EXERCISE AIM:
List every line in the rows below that contains the word "mosaic", treating uppercase and lowercase as different.

GIVEN ENTRIES:
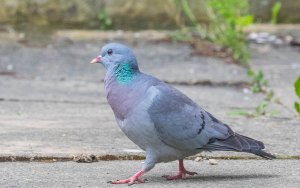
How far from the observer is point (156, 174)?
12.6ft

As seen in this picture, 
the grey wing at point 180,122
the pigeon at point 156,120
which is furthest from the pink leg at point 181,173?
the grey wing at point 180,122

==

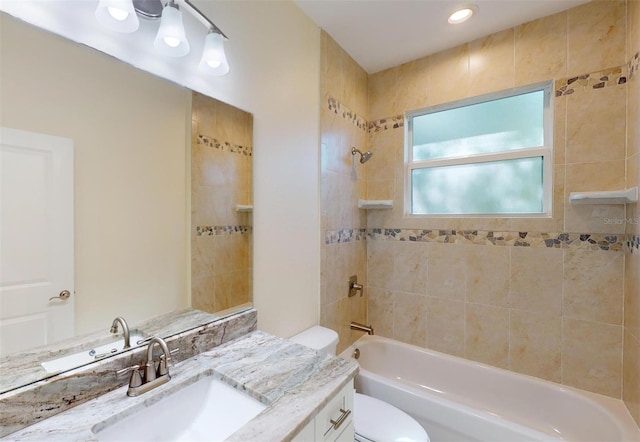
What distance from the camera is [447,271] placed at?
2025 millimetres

* * *

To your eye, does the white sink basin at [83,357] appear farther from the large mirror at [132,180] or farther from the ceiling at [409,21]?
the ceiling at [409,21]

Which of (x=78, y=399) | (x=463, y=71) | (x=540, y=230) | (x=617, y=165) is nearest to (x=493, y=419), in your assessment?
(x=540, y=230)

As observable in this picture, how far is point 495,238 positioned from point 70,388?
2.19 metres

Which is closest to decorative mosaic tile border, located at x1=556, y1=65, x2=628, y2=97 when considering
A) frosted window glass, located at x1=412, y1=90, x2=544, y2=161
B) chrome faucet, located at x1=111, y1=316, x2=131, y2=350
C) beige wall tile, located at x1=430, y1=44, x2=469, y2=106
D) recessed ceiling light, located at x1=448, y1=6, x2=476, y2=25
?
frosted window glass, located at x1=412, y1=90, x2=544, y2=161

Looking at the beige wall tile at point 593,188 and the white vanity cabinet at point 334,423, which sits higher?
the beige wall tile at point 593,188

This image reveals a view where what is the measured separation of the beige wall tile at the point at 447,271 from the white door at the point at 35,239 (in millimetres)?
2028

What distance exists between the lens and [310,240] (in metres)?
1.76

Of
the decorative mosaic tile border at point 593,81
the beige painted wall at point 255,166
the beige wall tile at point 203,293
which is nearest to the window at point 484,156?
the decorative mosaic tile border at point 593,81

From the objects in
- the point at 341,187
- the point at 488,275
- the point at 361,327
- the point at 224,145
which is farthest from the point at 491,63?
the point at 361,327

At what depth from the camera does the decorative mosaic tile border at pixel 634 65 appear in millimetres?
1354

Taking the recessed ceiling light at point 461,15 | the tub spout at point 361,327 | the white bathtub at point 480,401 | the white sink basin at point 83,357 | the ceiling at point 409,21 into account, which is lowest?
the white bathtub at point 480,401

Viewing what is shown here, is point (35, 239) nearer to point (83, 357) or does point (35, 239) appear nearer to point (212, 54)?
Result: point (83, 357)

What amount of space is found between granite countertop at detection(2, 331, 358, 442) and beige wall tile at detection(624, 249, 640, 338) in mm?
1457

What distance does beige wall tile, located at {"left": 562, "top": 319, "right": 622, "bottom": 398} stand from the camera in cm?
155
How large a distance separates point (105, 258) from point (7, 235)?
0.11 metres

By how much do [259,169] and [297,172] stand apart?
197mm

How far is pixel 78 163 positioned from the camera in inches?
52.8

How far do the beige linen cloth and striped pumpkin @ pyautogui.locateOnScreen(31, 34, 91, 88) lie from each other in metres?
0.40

SOLVED EXERCISE:
Which is closest to decorative mosaic tile border, located at x1=556, y1=65, x2=628, y2=97 when considering
the decorative mosaic tile border at point 593,81
the decorative mosaic tile border at point 593,81
At what depth from the camera does the decorative mosaic tile border at pixel 634 65 appear in millimetres?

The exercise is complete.